The sip of morning broth Dagaro had been about to take spilled onto the ground as the laughing Orc thumped him again. Dagaro gave the other Orcs all withering glares as they laughed at him. "It just needs some more refining…"

"It needs emptying into the River…" another old Orc said quietly into his cup.

They all laughed again, and Bleda felt a little warmed by their good-natured humour.

When the chuckles had finally died down again, Fritigern's amber eyes returned to Bleda. Somehow he saw that Bleda's smile wasn't quite reaching his eyes. But Bleda looked at the floor, avoiding the Orc's searching stare.

"Will that be enough for…everyone?" Fritigern asked, pointing back to the singular squirrel on Bleda's belt.

Bleda played with the creature's soft fur. One squirrel… between the three of them… No, it wouldn't.

"Here." Fritigern said. He reached for a spare bowl and ladled out a serving of porridge, handing it to Bleda. "Take that for Gormla."

Bleda took it, giving him a kind smile and a nod of thanks. Fritigern had been good to him and his family after his father had died. He'd been the only survivor of the Howling Blades to live through that night, and because he and Bleda's father had been brothers in arms, he'd always been the first to lay food at their tent door, rather than see Bleda and his mother starve. So easily, he and his mother could have been like Lorai, had it not been for Fritigern.

Most of the other members of the tribe, however…

When they realised that his mother had been shamed with a halfbreed… That she'd born a half-human monster…

It was a miracle that Bleda hadn't starved that first winter after Morag was born. Most of the tribe saw her birth as some sort of ill omen. A curse. An unholy combination of Orc and human. Humans were considered amongst Orcs as demons and bogeymen. To bring one forth into the midst of Orc society was a shame so great that most of the tribe refused to have any dealings with Bleda and his mother.

Fritigern reached down to fetch another bowl.

"You better not be pouring out a portion for that halfbreed, Fritigern." One of the old Orcs growled.

Fritigern went still. The empty bowl hovered in mid-air, tantalisingly close to the steaming cauldron of porridge.

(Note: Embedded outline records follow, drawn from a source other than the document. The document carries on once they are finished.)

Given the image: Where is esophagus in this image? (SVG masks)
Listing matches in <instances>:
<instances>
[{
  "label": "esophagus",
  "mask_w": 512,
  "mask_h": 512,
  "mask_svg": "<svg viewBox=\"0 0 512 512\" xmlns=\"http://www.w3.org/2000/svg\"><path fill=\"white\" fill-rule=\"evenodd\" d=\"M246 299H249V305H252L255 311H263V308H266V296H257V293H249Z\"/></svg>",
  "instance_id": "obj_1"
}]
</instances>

Bleda scowled at the old Orc who'd just spoken. Grizzled and weathered, his dark green skin was a tapestry of scars and tribal tattoos. He bore the mark of the Night Eyes- a brotherhood who had died out a long time ago- the skin around both of his eyes stained black and encircled with hundreds of tiny, etched Old Tongue symbols for sharp sight and good luck. His long, grey hair flowed like tangled moss, and was adorned with feathers and beads that whispered tales of the past. With a perpetual scowl etched into his rugged face, he always carried an air of grumpiness. Yet despite his advanced age, he still wielded a weathered axe over his knee.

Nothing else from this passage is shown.